Anyone who has ever lost a tooth—including the 25 percent of Americans over 65 who have lost all theirs due to decay or gum disease—it may be possible to get natural replacements someday.
Low-intensity pulsed ultrasound (LIPUS) is a medical technology, generally using 1.5 MHz frequency pulses, with a pulse width of 200 μs, repeated at 1 kHz, at an intensity of 30 mW/cm2, 20 minutes/day.
 Researchers at the University of Alberta have used LIPUS to gently massage teeth roots and jawbones to cause growth or regrowth, and have grown new teeth in rabbits after lower jaw surgical lengthening (Distraction osteogenesis) (American Journal of Orthodontics, 2002). As of June 2006, a larger device has been licensed by the Food and Drug Administration (FDA) and Health Canada for use by orthopedic surgeons.

A smaller device that fits on braces has also been developed but is still in the investigational stage and is not available to the public. It has not yet been approved by either Canadian or American regulatory bodies and a market-ready model is currently being prepared. LIPUS is expected to be commercially available before the end of 2012.

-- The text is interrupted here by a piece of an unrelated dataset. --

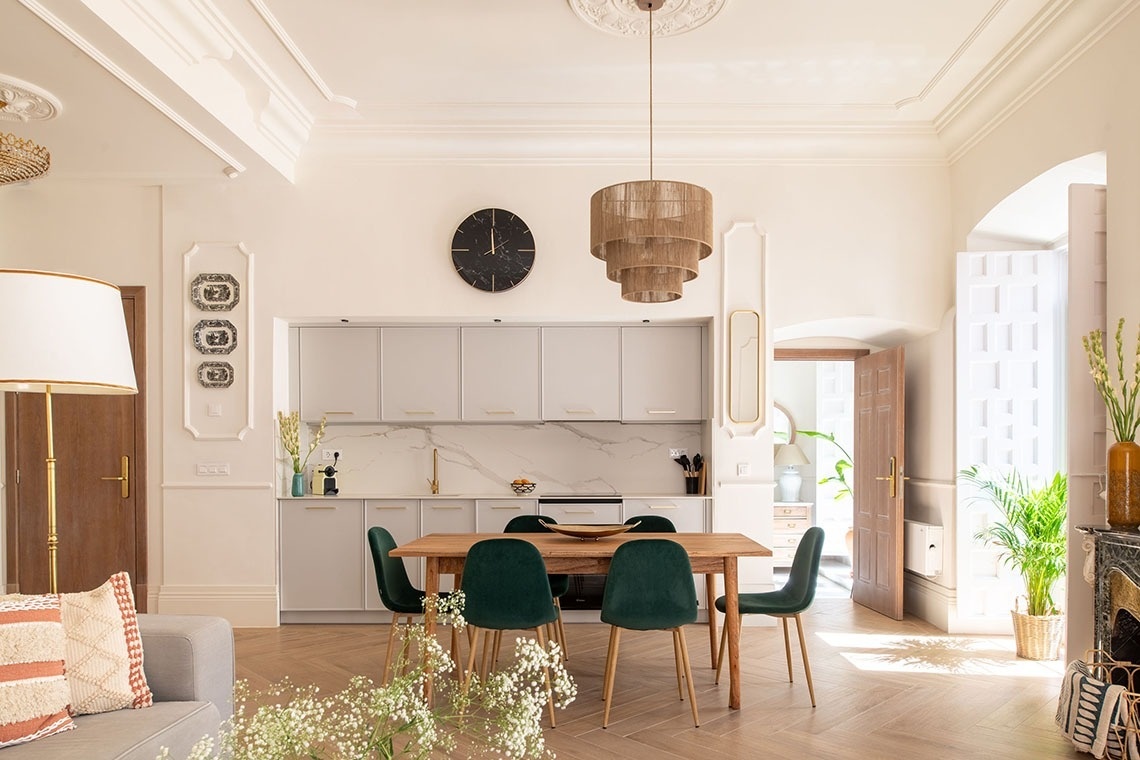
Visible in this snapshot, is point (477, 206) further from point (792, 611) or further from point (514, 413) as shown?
point (792, 611)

The LIPUS foundation website currently announces that Lipus-Plasma application units are available for rental in the USA. Sonography is generally described as a "safe test" because it does not use mutagenic ionizing radiation, which can pose hazards such as chromosome breakage and cancer development.

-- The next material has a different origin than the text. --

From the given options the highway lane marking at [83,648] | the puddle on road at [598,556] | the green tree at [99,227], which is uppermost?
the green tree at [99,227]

ultrasound has existed for sometime, its well established as a diagnostic tool for looking at unborn babies and many different functions including kidney or liver stone reductions and rehabilitation proposes for healing bones. In the futrue I am confident that this type of detal repair may in fact give people a better options for dental repair. Having spent a small fortune on replacement fillings and crown replacement implants, I would welcome a relatively simple therapy of ultra sound to stimulate tooth growth. Maybe then there wouldn't be need for the dreaded dentist drill or local injections into the gums, just a simple extraction and a portable device to wear for a few weeks.